Stored data
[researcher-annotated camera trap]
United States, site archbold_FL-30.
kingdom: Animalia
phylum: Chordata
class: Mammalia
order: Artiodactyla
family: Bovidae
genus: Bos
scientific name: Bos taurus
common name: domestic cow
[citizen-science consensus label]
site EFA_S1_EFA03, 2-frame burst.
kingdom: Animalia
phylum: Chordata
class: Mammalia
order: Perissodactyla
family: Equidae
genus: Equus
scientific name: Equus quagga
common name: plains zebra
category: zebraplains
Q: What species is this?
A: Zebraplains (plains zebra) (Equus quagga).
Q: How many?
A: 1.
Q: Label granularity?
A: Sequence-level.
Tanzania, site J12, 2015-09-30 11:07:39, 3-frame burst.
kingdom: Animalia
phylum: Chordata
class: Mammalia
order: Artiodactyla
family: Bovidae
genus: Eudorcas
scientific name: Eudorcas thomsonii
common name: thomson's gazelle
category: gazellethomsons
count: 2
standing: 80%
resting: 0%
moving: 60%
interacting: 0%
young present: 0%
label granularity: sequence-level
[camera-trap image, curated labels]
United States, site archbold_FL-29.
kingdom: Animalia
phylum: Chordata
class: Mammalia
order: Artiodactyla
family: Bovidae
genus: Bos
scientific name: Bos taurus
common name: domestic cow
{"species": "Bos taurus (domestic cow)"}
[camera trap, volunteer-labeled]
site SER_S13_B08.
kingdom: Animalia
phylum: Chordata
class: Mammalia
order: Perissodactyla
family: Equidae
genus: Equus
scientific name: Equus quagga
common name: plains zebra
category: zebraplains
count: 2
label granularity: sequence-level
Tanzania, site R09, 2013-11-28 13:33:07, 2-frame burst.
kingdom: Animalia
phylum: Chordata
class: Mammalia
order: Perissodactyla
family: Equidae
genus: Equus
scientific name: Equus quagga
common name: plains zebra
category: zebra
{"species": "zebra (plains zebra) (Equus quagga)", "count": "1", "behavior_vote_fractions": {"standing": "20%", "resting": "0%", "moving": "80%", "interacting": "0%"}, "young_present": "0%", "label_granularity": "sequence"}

* EXERCISE *
Whenever a line in the entries holds the word "site", copy that line.

* EXERCISE RESPONSE *
United States, site archbold_FL-30.
site EFA_S1_EFA03, 2-frame burst.
Tanzania, site J12, 2015-09-30 11:07:39, 3-frame burst.
United States, site archbold_FL-29.
site SER_S13_B08.
Tanzania, site R09, 2013-11-28 13:33:07, 2-frame burst.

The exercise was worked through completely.